What is a typical conversion factor used to convert feet to inches?

A conversion factor used to convert feet to inches is 1 foot = 12 inches. This relationship allows you to easily convert measurements in feet to inches by multiplying the number of feet by 12.

What are the three temperature scales mentioned?

The three temperature scales commonly used are Fahrenheit, Celsius, and Kelvin. Fahrenheit and Celsius are relative scales, while Kelvin is an absolute scale with its zero point at absolute zero.

What is the Kelvin equivalent of 102°F (dog body temperature)?

The Kelvin equivalent of 102°F, a typical body temperature for dogs, is approximately 312 K. This is calculated by first converting Fahrenheit to Celsius and then Celsius to Kelvin, using the formulas °C = \frac{5}{9}(°F - 32) and K = °C + 273.15.

What temperature corresponds to the point where °C equals °F?

-40°C is equal to -40°F, which is based on the conversion formula linking the Celsius and Fahrenheit scales: °F = \frac{9}{5}°C + 32.

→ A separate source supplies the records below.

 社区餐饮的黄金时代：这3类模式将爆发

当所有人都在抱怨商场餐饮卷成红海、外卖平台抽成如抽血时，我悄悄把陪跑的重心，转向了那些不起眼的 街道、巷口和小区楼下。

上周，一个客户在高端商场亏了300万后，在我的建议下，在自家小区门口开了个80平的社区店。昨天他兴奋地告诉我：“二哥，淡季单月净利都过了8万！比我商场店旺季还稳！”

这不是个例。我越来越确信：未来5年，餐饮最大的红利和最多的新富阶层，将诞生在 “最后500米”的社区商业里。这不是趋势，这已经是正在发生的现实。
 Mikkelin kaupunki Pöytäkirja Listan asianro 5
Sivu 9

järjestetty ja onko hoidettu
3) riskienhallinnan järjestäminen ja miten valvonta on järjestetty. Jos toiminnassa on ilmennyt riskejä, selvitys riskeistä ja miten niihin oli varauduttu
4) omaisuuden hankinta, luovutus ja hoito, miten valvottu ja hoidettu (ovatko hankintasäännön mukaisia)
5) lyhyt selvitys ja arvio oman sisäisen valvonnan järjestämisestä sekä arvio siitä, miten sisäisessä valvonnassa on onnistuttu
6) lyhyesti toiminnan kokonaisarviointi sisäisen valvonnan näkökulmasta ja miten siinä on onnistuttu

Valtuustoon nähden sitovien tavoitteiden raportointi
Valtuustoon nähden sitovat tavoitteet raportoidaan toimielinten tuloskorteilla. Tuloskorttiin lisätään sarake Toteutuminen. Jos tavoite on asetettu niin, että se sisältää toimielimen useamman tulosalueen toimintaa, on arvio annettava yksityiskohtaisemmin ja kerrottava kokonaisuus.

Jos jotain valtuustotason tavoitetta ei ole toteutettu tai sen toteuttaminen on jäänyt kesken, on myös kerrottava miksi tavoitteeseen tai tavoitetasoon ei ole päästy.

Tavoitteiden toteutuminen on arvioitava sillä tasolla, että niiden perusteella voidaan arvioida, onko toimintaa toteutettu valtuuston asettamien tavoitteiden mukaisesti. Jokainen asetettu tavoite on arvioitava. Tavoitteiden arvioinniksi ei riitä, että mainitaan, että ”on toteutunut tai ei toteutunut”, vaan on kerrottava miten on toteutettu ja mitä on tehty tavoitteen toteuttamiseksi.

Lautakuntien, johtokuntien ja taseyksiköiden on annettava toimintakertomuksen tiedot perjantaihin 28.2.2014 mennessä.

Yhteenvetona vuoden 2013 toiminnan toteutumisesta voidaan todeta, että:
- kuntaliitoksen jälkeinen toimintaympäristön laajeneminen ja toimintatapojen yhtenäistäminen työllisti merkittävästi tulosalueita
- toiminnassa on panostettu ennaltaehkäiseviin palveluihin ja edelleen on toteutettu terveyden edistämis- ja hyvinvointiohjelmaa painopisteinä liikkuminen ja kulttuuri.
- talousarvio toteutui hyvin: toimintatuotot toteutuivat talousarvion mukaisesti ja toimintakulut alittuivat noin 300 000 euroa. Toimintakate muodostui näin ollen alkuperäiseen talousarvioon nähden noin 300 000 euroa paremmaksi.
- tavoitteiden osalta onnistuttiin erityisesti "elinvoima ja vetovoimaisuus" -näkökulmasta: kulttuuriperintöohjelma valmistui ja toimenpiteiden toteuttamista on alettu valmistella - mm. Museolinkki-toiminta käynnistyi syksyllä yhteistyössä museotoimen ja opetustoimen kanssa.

What is the density formula?

The density formula is Density = \frac{mass}{volume}, illustrating that density is calculated by dividing the mass of a substance by its volume. This formula is fundamental in physics and chemistry for characterizing substances.

What is the main purpose of measurement units in science?

Measurement units in science standardize quantities, allowing scientists around the world to communicate results effectively and ensuring that findings can be replicated accurately. Standardization is crucial for the integrity and reliability of scientific research.